Collect every line in the items below that contains the word "bottom", and copy each of those lines in full.

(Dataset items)
+++++
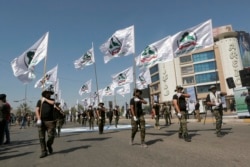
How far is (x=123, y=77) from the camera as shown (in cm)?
2620

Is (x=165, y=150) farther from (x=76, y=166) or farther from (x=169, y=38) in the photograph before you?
(x=169, y=38)

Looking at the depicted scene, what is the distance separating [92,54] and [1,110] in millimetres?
12584

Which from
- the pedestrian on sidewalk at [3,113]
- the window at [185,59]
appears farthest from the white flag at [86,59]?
the window at [185,59]

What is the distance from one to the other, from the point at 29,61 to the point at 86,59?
33.0 feet

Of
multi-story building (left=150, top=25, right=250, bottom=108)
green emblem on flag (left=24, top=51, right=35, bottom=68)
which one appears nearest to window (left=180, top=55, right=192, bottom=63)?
multi-story building (left=150, top=25, right=250, bottom=108)

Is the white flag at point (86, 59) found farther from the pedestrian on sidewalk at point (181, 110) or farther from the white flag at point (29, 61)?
the pedestrian on sidewalk at point (181, 110)

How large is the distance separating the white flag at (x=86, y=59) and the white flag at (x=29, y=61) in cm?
941

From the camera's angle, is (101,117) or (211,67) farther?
(211,67)

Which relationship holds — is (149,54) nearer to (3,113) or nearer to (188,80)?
(3,113)

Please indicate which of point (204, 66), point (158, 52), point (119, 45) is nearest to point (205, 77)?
point (204, 66)

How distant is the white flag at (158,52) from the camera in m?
13.9

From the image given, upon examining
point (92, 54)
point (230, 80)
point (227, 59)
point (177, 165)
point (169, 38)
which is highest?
point (227, 59)

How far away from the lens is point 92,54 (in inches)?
874

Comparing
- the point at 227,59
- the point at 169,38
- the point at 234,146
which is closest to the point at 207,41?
the point at 169,38
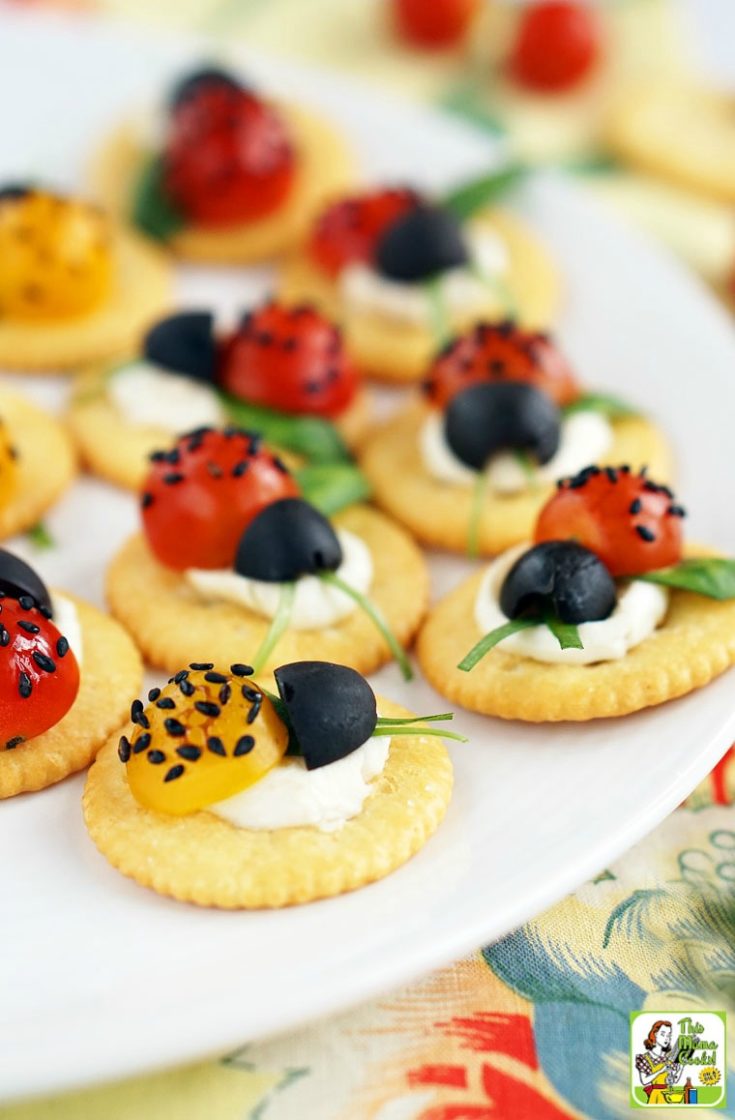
+++++
* Output of the task:
multi-story building (left=150, top=25, right=250, bottom=108)
green emblem on flag (left=24, top=51, right=35, bottom=68)
which one appears nearest to window (left=180, top=55, right=192, bottom=63)?
multi-story building (left=150, top=25, right=250, bottom=108)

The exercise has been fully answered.